De ahí que todo lo que hoy podamos ver como catastrófico, caótico, siniestro y
enloquecido, no sean más que “desórdenes parciales”, que, como los truenos y
los vientos huracanados, acompañan a toda tormenta tropical, pero pasada la
cual, el Sol vuelve a brillar invencible en lo alto, es decir, el Orden -con
mayúscula- vuelve a restablecerse.
Nuestra generación
(y seguramente las de nuestros hijos y nietos) seguirán viviendo en ese entorno
de crisis en mutación constante. Podemos pensar lo que será España en los
próximos 50 años, un país que no habrá logrado despegar, descompuesto
interiormente, en el que todavía se cantarán las glorias de la transición, se
recordará a Suárez, Felipe y a Aznar como “los grandes de la democracia”, habremos
sufrido una enésima crisis económica, seguiremos en la periferia de Europa que,
a su vez, se habrá convertido en la periferia del mundo tecnológico y
globalizado. Viviremos de subvenciones, consumiremos comida-basura, cultura-basura,
la religión tradicional habrá sido sustituida por el mundo de las sectas, la
delincuencia multiétnica habrá cristalizado en mafias que rivalizarán en
influencia con los partidos políticos, salvo una pequeña cúspide de privilegiados
y beneficiarios de la globalización, el resto de la población vivirá, o bien a
salto de mata subvencionado con los impuestos de otro grupo menor, con trabajo
estable y atemorizado por la posibilidad de perderlo. La “educación” y la “sanidad”

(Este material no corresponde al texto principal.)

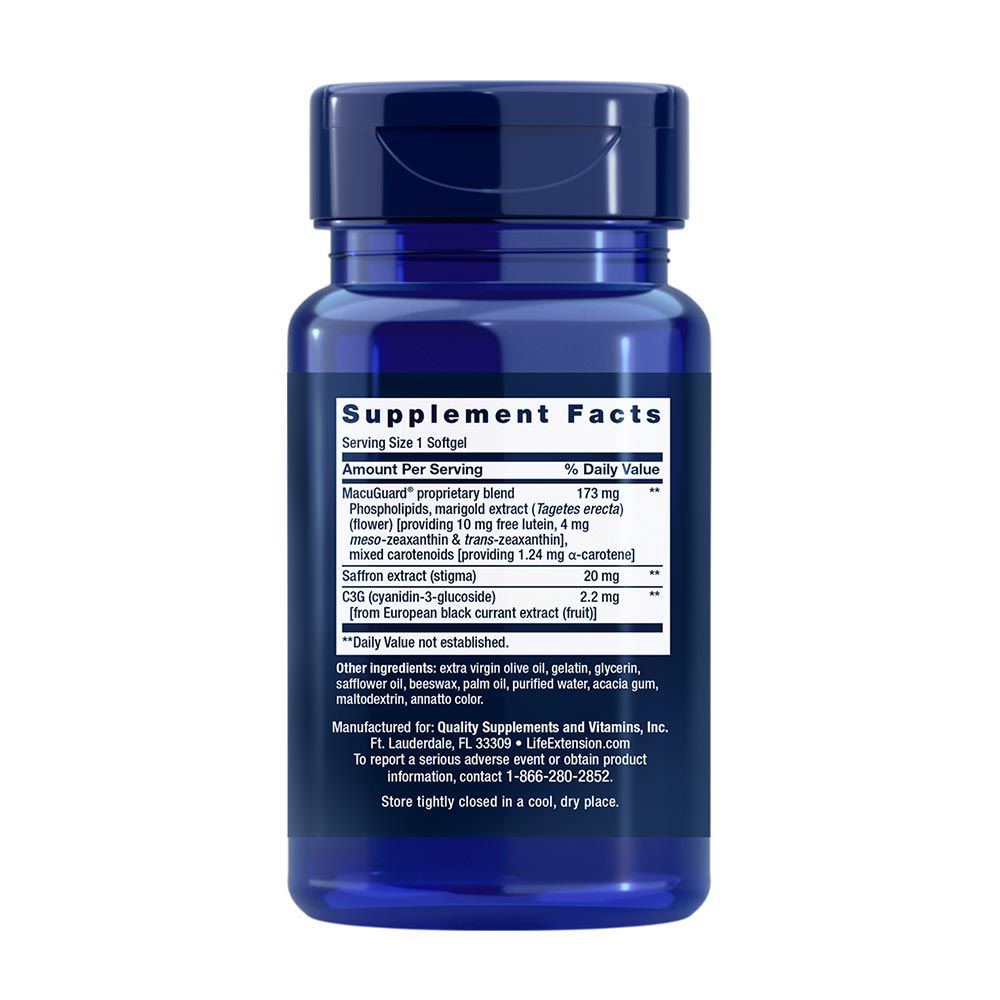 LIFE EXTENSION - MACUGUARD OCULAR SUPPORT WITH SAFFRON - 60 KAPSZULA LIFE EXTENSION - MACUGUARD OCULAR SUPPORT WITH SAFFRON - 60 KAPSZULA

serán los dos grandes damnificados. El salvajismo, las toxicomanías y las
enfermedades psicológicas y crónicas o las pandemias serán las compañeras
inseparables junto a los nuevos “adminículos inteligentes” … ¿Política? Gente
que se pelea para disfrutar de los caudales públicos, nada más. ¿Alternativas?
Ni están, ni se las espera.
¿Sin esperanza?
En absoluto: “todo desorden parcial, forma parte de un orden más general”. En
los momentos de mayores crisis y desintegraciones es cuando las mejores mentes
optan por retirarse de la luz pública, formarse, prepararse en todos los
sentidos, crear redes, en una palabra, preparar la alternativa para “cuando
llegue la hora”. Porque esa hora, no lo dudéis, llegará. El viejo dicho nos
recuerda que “más vale encender una candela que maldecir la oscuridad”.
Esto explica también por qué, tras las situaciones de crisis extrema, aparecen las figuras de los grandes dominadores de la Historia, aquellos que han resistido, que han salido a la superficie en cuanto tenían la fuerza interior suficiente, tras aguantar firmes en los tiempos de crisis. Y tampoco dudéis que la generación de resistentes que surgirá en la segunda mitad del siglo, será más fuerte que cualquier otra porque habrá soportado más que ninguna en la historia las desintegraciones de la última etapa de esta edad oscura. El acero más duro es el que más veces ha sido martilleado.